* **TEXT EXTRACT**:
** Begin **

I normally don’t have pizza for lunch, but yesterday pizza sounded like just what the doctor ordered.  I opted for the sausage and onion pizza, whereas the Soprano Litigator went with the veal meatball and pasta — which also looked very tasty, indeed.  When my pizza came, it was great, with a flavorful sauce, big chunks of sausage that had a snap when you bit into them, and a golden brown, crunchy crust.  I attacked it with gusto (and with knife and fork, incidentally, so as to avoid unsightly spotting on my suit, white shirt, and tie).

But here’s the thing:  the pizza is just too big for lunch.  Even for someone who is hungry, as I was, a pie with eight pieces is a lot.  Long after the SL had finished her meal I was still carving away at the remaining pieces until my plate was empty.  I suppose I could have asked for a to-go box, but I don’t like lugging them around.  In my view, when you order lunch you should receive a meal that is reasonably consumable by one reasonably hungry person over the noon hour.  In short, careful portion control is key.  Due’s pizza stretches the outer boundaries and is geared more to someone with the appetite of a truck driver rather than one of a nearby office worker.  Perhaps the name Due Amici — “two friends” in Italian — means the portions are intended to be shared.

Due isn’t alone in this.  How often have you gone to a restaurant and received a plate that is groaning with two much food — typically, an oversized mound of french fries to accompany an already sizable cheeseburger?  Even those of us who proudly boast of being charter members of the Clean Plate Club can’t possibly down so much food.  We leave some on the plate and then feel guilty about it, knowing the food will be wasted.  It’s an area where I think the great restaurants in Columbus could become even better.

** End **

* **DATA SEGMENT**:
** Begin **

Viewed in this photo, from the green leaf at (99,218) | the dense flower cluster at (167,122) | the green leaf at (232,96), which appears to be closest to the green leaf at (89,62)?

** End **

Please reproduce the passage of the pizza lunch review starting with "Due isn’t alone" and going on through "become even better.", substituting "onion rings" for "french fries".

Due isn’t alone in this.  How often have you gone to a restaurant and received a plate that is groaning with two much food — typically, an oversized mound of onion rings to accompany an already sizable cheeseburger?  Even those of us who proudly boast of being charter members of the Clean Plate Club can’t possibly down so much food.  We leave some on the plate and then feel guilty about it, knowing the food will be wasted.  It’s an area where I think the great restaurants in Columbus could become even better.